Elementary analysis: as _{C 22 H 21 N 7 0 5} S 2 .7Z2 H 2 0

 Calculated: C, 44.74; H, 4.78; N, 16.60.

Obtained: C, 44.72; H, 4.40; N, 16.31 ₀

IR spectacle cm ~ ^l : 1770, 1660, 1615, 1535.
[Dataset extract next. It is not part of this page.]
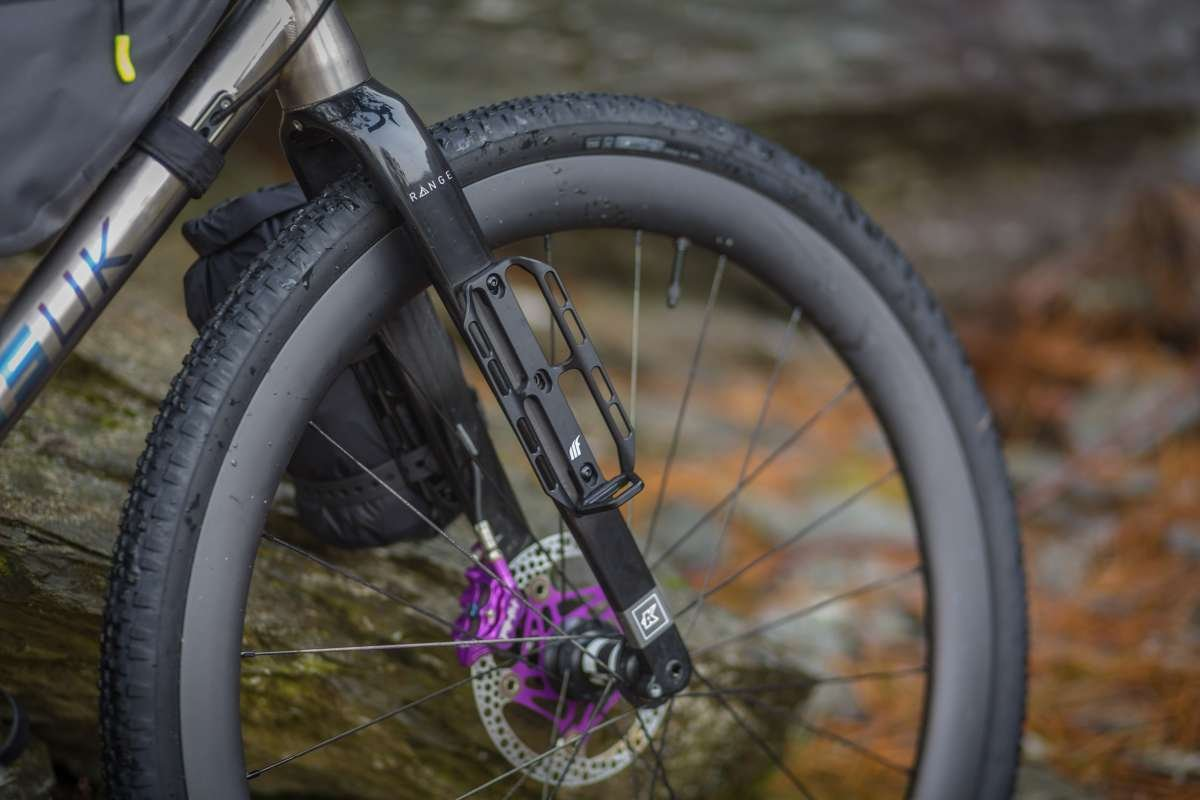 tailfin cycling cargo cage review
NMR spectrum (d ₆ — DMS 0) δ: 2.52 (3Η, s),

 2,98 and 3.44 (2¾ ABq, J = l 8Hz), 3.80 (3H, s),

 5.00 (lH, d, J = 4.5 Hz), 5.20 and 5.37 (2 ΑΒ J = 14 Hz),

5.60 (lH, d. D, J = 4.5 Hz and 8 Hz), 6.68 (lH, s),

 7.12 (2H, b r.s), 8.2-8.5 (lH, m), 8.1-8.5 (3H, m),

8.80 (lH, d, J = 7 Hz), 9.45 (lH, d, J = 8 Hz) ₀

Example 8 7 β-2-(2-aminothiazole-1-4yl)-2 (Z)-methoxyiminoacetamide]-3-[(6-chloroimidazo [1,2-a] pyri Gen 1-Inore) Mechinore 1-3-Sefmu 4-Canolepo'xile

- door ₀

 7 9— [2— (2-Aminothiazolu-l 4-inole) -1 2 (Z) —Methoxymethylaminoacetamide] 1 3— (3-Oxobutyryloxymethyl) 1 3— The title compound is obtained in the same manner as in Example 1 below using cefum 4-monocarboxylic acid and 6-chloromidazo [1,2-a] pyridine.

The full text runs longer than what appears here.